## GIVEN PROBLEM 1
Update the rows from their first line through the line containing "200H181V204H185V206L193 204L194 200L193" by replacing "esophagus" with "trachea", keeping everything else the same. Return only those lines, without the pictures.

## DOCUMENT TEXT
%%

While China is rolling out many new surveillance technologies, it is not the only country to embrace emerging security technologies.
In 2017, South Wales Police became the first police force in the UK to make an arrest using Automated Facial Recognition (AFR) software. Since then, there have been hundreds of positive matches, with over 50 charges and 12 arrests made using the technology.
Recently, three men were arrested in separate incidents at the Principality Stadium during Wales’ Six Nations opener using AFR.
“This facial recognition technology will enable us to search, scan and monitor images and video of suspects against offender databases, leading to the faster and more accurate identification of persons of interest,” said Assistant Chief Constable Richard Lewis.
“The technology can also enhance our existing CCTV network in the future by extracting faces in real time and instantaneously matching them against a watch list of individuals, including missing people.”
Opponents, however, point to the amount of false positives encountered, and privacy concerns about how data is used—particularly in China, which already draws criticisms for its intrusive surveillance techniques.
With the International Data Corporation (IDC) forecasting the global datasphere will grow to 163 zettabytes (a trillion gigabytes) by 2025—ten times the 16.1ZB of data generated in 2016—there are growing calls for a unified approach to data protection.
The EU has taken steps to address this with the General Data Protection Regulation (GDPR), which comes into force on 25 May. The regulation seeks to protect the data of EU residents, including how foreign companies process their data. Failure to comply will result in penalties of up to 4% of worldwide turnover.
However, the regulation does not apply to the processing of personal data for national security activities or law enforcement within the EU.

%%

## MATERIAL FOR THE TASK
%%

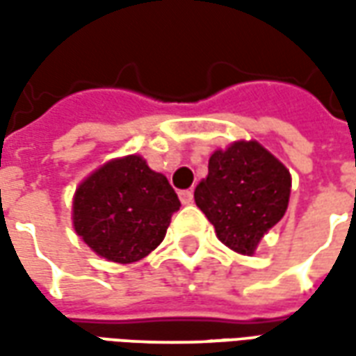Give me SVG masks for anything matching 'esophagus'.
<instances>
[{
	"label": "esophagus",
	"instance_id": "34e87169",
	"mask_svg": "<svg viewBox=\"0 0 356 356\" xmlns=\"http://www.w3.org/2000/svg\"><path fill=\"white\" fill-rule=\"evenodd\" d=\"M179 200H181V204H185V206L193 204L194 200L193 191H181V193H179Z\"/></svg>",
	"mask_w": 356,
	"mask_h": 356
}]
</instances>
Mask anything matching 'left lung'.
Returning a JSON list of instances; mask_svg holds the SVG:
<instances>
[{"label": "left lung", "mask_w": 356, "mask_h": 356, "mask_svg": "<svg viewBox=\"0 0 356 356\" xmlns=\"http://www.w3.org/2000/svg\"><path fill=\"white\" fill-rule=\"evenodd\" d=\"M290 188V171L267 148L238 140L211 154L208 177L196 186L194 200L225 246L250 255L284 217Z\"/></svg>", "instance_id": "obj_1"}]
</instances>
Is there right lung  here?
<instances>
[{
	"mask_svg": "<svg viewBox=\"0 0 356 356\" xmlns=\"http://www.w3.org/2000/svg\"><path fill=\"white\" fill-rule=\"evenodd\" d=\"M179 208L168 179L131 154L104 163L81 183L74 196V229L95 254L133 263L162 242Z\"/></svg>",
	"mask_w": 356,
	"mask_h": 356,
	"instance_id": "1",
	"label": "right lung"
}]
</instances>
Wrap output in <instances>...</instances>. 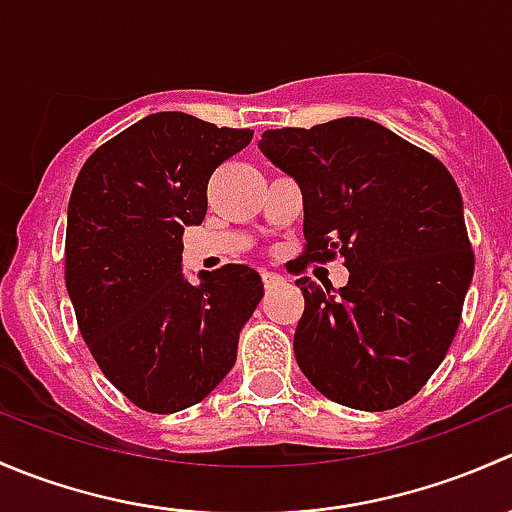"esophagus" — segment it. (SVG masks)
Instances as JSON below:
<instances>
[{"instance_id":"obj_1","label":"esophagus","mask_w":512,"mask_h":512,"mask_svg":"<svg viewBox=\"0 0 512 512\" xmlns=\"http://www.w3.org/2000/svg\"><path fill=\"white\" fill-rule=\"evenodd\" d=\"M262 282H265L267 289H277V287L285 285L287 280H285V277H282V275H277V272L265 270V272H262Z\"/></svg>"}]
</instances>
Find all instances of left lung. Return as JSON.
Instances as JSON below:
<instances>
[{"label": "left lung", "mask_w": 512, "mask_h": 512, "mask_svg": "<svg viewBox=\"0 0 512 512\" xmlns=\"http://www.w3.org/2000/svg\"><path fill=\"white\" fill-rule=\"evenodd\" d=\"M260 151L302 190L299 260L339 255L349 270L339 289L297 280L299 369L349 409H396L446 356L473 280L456 180L431 153L356 116L265 131Z\"/></svg>", "instance_id": "8db88e82"}]
</instances>
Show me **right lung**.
Listing matches in <instances>:
<instances>
[{
  "instance_id": "1",
  "label": "right lung",
  "mask_w": 512,
  "mask_h": 512,
  "mask_svg": "<svg viewBox=\"0 0 512 512\" xmlns=\"http://www.w3.org/2000/svg\"><path fill=\"white\" fill-rule=\"evenodd\" d=\"M252 141L180 111L151 113L91 153L66 220V289L106 379L151 414L203 401L237 359L260 304L252 267L183 275V232L208 213V180Z\"/></svg>"
}]
</instances>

%%

## GIVEN PROBLEM 2
In the piece on surveillance and data protection, which police force was the first in the UK to make an arrest using Automated Facial Recognition software?

## EXPECTED OUTPUT 1
Give me SVG masks for anything matching 'trachea'.
<instances>
[{
	"label": "trachea",
	"instance_id": "34e87169",
	"mask_svg": "<svg viewBox=\"0 0 356 356\" xmlns=\"http://www.w3.org/2000/svg\"><path fill=\"white\" fill-rule=\"evenodd\" d=\"M179 200H181V204H185V206L193 204L194 200L193 191H181V193H179Z\"/></svg>",

## EXPECTED OUTPUT 2
South Wales Police